Chapter 4.3. Efficient and Scalable Multi-Core Programming

Jean-François Dubé, Ubisoft Montreal

[email protected]

Nowadays, multi-core computers (and game consoles such as the Microsoft Xbox 360 and Sony PlayStation 3) are very common. Programmers are faced with the challenges of writing multi-threaded code: data sharing, synchronization, deadlocks, efficiency, and scalability. Adding multi-threading to an existing game engine is an enormous effort and might give an initial speed gain, but will it run twice as fast if you double the number of cores? What if you run it on a 16+ cores system, such as Intel’s Larrabee architecture? Will it be able to run on platforms with co-processors, such as Sony’s PlayStation 3?

In this gem, we’ll see how to write efficient and scalable multi-threaded code. The first section will deal with the “efficiency” part of the problem, while the second part will deal with the “scalability” part.

Efficient Multi-Threaded Programming

Multi-threaded programming introduces a variety of issues the programmer must be aware of in order to produce code that performs the required operations correctly. Additionally, certain operations can lead to additional overheads in a multi-threaded program. In this section we’ll look at high-performance methods for resolving these issues.

Shared Data

The main problem with multi-threaded programming is concurrent access to the same memory locations. Consider this simple example:

uint32 IncrementCount()
{
    static uint32 Count=0;
    return Count++;
}

This is commonly translated into three operations: a load, an addition, and a store. Now, if two threads execute this function slightly at the same time, what will happen? Here’s an example:

Thread 1 read Count and store it into register R1
Thread 1 increment R1
Thread 2 read Count and store it into register R1
Thread 2 increment R1
Thread 1 store the value of R1 into Count
Thread 2 store the value of R1 into Count

If Count was originally 5 before this sequence of events, what will be the result afterward? While the expected value is 7, the resulting value would be 6, because each thread has a copy of Count in its register R1 before it was actually updated to memory. This example is very simple, but with more complex interactions this could lead to data corruption or invalid object states. This can be fixed by using atomic operations or by using synchronization primitives.

######

According to the multi-core programming excerpt, into what operations is the increment in IncrementCount() commonly translated?

Data segment |

######

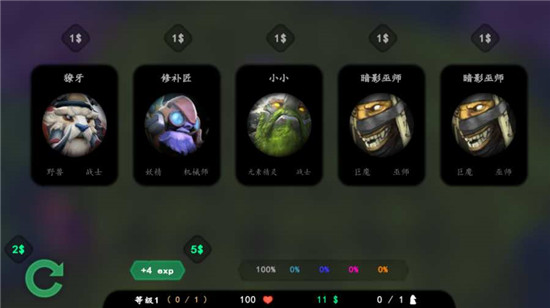 自走棋精简版汉化版v8安卓版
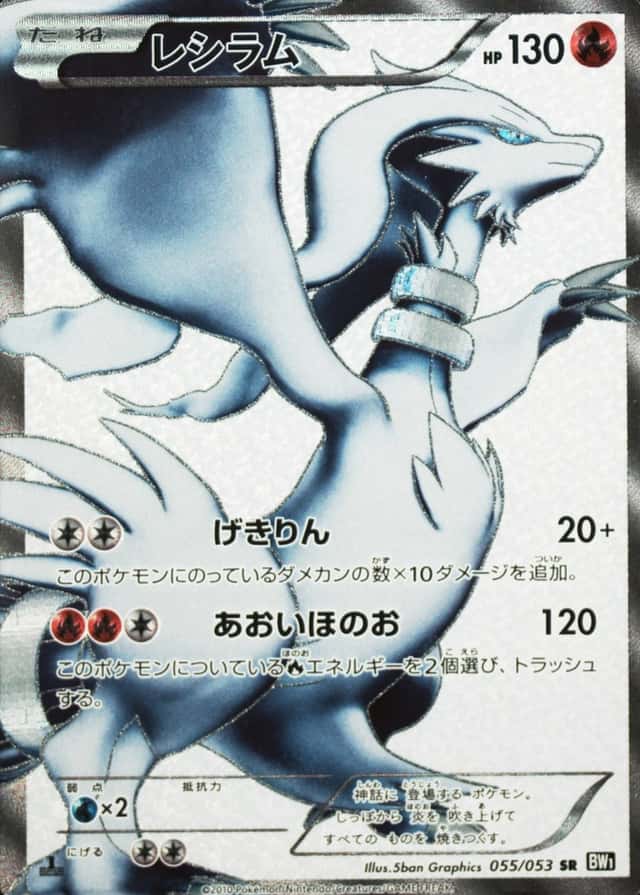 Holo · 1st Edition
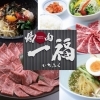 焼肉 一福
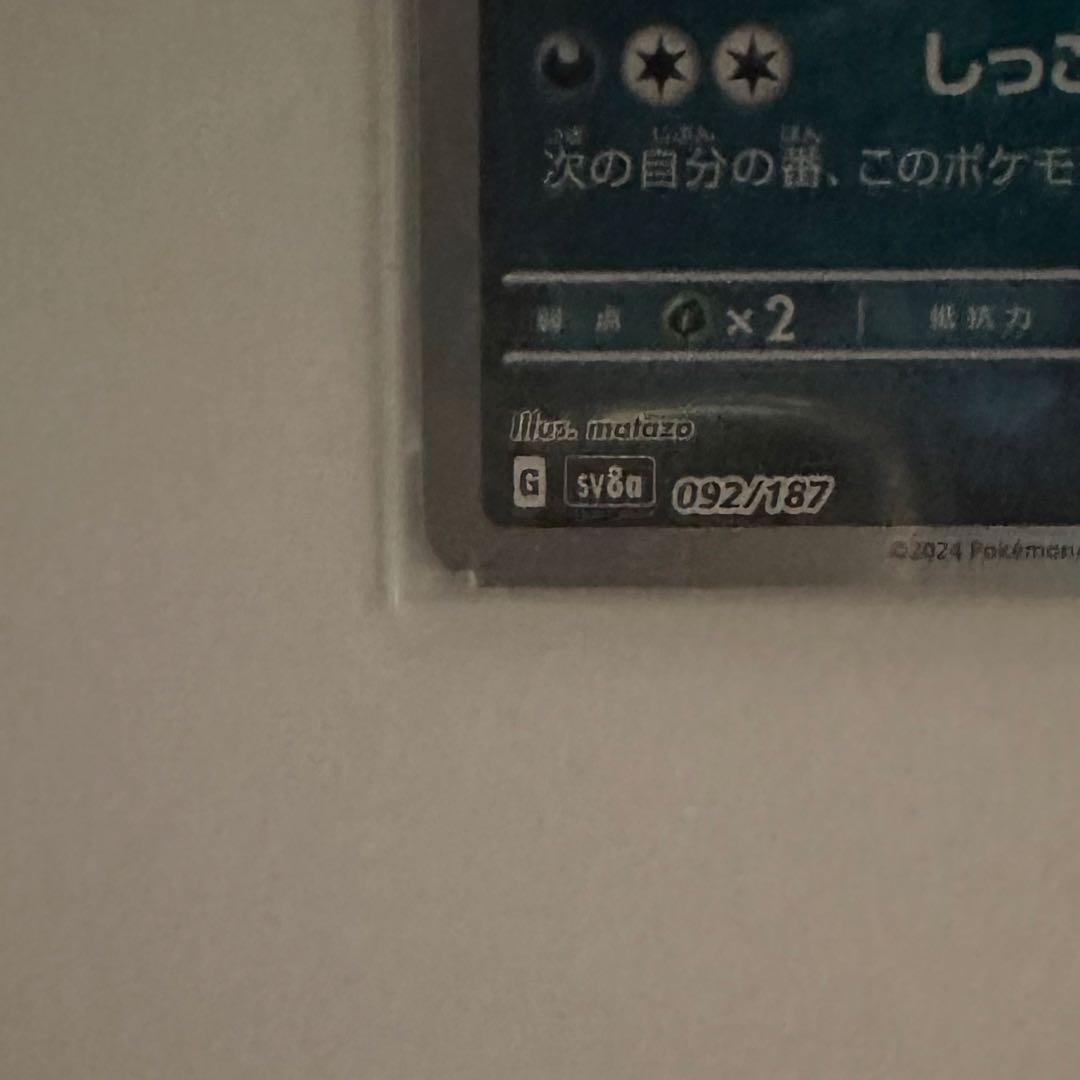 ポケモンカード ブラッキー マスボミラー イタミ有り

######

Response for this exercise | Three operations: a load, an addition, and a store.